The cheapest paint will take much longer to apply and need more coats
As that more that doubles the labor, I don't see how that saves the H/O any money

Seriously, my bid for the job with a quality ceiling paint would be _much_ less than one with some Wal*Mart/HomeDepot crap


----------



## Twust1285 (May 7, 2008)

I am not a professional painter. I have given her advice to hire a painter but she does not want the hassle of finding another quality sub....being that it is very very very difficult to find them. So I told her i would do it, I have scraped popcorn off of ceilings, and I have also painted them, but I would not dare to call myself a professional. I own a Marble/Tile business, and I am a professional and to think of a painter trying to do a marble floor would be crazy to me, and I'm sure it's the same with a tile guy trying to paint, but she insists on me doing tohe job so i will do it. She has told me to buy the cheapest paint, I do not have much experience with bidding paint jobs, with tile/marble they never know what it costs, but this is a different situation here. This is why iw as asking the question. Thanks Guys


----------



## slickshift (Jun 14, 2005)

For some reason some contractors think the answer "but the customer wants it that way" actually gives them a reason to shortcut, hack, botch, do things out of their specialty...

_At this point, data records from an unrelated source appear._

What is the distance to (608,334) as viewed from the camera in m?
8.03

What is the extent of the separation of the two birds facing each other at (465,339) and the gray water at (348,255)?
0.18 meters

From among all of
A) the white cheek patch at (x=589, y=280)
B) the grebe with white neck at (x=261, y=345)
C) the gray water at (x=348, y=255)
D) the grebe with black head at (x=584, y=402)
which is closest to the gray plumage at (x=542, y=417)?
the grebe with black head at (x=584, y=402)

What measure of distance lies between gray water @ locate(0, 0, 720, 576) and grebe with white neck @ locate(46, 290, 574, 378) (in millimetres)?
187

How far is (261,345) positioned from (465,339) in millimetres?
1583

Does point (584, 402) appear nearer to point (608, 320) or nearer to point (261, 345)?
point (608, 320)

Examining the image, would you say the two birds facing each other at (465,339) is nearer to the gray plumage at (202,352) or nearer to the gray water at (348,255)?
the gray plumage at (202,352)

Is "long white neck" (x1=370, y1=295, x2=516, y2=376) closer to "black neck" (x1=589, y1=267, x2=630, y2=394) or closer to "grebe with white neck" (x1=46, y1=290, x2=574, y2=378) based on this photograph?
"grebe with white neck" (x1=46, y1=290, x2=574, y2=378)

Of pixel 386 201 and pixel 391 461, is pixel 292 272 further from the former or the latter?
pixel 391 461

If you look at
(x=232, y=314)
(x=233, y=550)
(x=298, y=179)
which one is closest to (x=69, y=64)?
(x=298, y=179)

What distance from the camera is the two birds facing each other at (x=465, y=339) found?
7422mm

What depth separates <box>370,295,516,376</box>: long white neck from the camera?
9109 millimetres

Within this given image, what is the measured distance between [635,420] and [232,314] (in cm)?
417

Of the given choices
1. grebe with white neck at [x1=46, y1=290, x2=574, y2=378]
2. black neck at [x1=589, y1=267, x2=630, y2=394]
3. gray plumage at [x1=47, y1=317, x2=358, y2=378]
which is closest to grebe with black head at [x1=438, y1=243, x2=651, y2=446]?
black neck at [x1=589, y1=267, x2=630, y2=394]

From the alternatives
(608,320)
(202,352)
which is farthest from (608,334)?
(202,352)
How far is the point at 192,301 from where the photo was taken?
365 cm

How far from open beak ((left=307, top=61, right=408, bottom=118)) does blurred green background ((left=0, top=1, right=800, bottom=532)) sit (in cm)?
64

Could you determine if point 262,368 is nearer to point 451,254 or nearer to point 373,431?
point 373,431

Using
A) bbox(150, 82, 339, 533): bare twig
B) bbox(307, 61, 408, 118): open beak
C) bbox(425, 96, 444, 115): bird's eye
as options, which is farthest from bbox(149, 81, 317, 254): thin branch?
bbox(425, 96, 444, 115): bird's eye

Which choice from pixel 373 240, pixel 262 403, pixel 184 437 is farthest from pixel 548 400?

It's OK to say No Thank You

It's OK to say That's not the right way to do it
It's OK to tell them why it's not the right way

If she told you to buy the cheapest tile, would you?


----------



## chris n (Oct 14, 2003)

You can get MURESCO CEILING WHITE by Ben moore for about $13, great paint,good price, whats she gonna say or know?:w00t:


----------



## abm2958 (Jan 8, 2008)

I agree that Muresco is the way to go with this, great paint at a reasonable price. I'd probably go with one coat of 123 as a primer and then one coat of Muresco over it if they are trying to reduce costs.


----------



## artinall (Aug 14, 2007)

Careful scraping that popcorn ceiling -- when was it applied ( asbestos risk? )
http://bigrehab.com/acoustic-ceilings-removal-asbestos-concerns
http://www.buzzle.com/articles/popcorn-ceiling-asbestos.html

Cheapest ceiling paint -- specify # coats, and she pays for extra coats.


----------



## Frankawitz (Jun 17, 2006)

Cheap paint:whistling gonna get pain in the azz. as for painters doing tile I know a few and I also know roofers who paint. cause she wants it cheap I would charge an extra 10% and get some good paint so you don't have to coat it three or four times.:thumbsup: good luck.


----------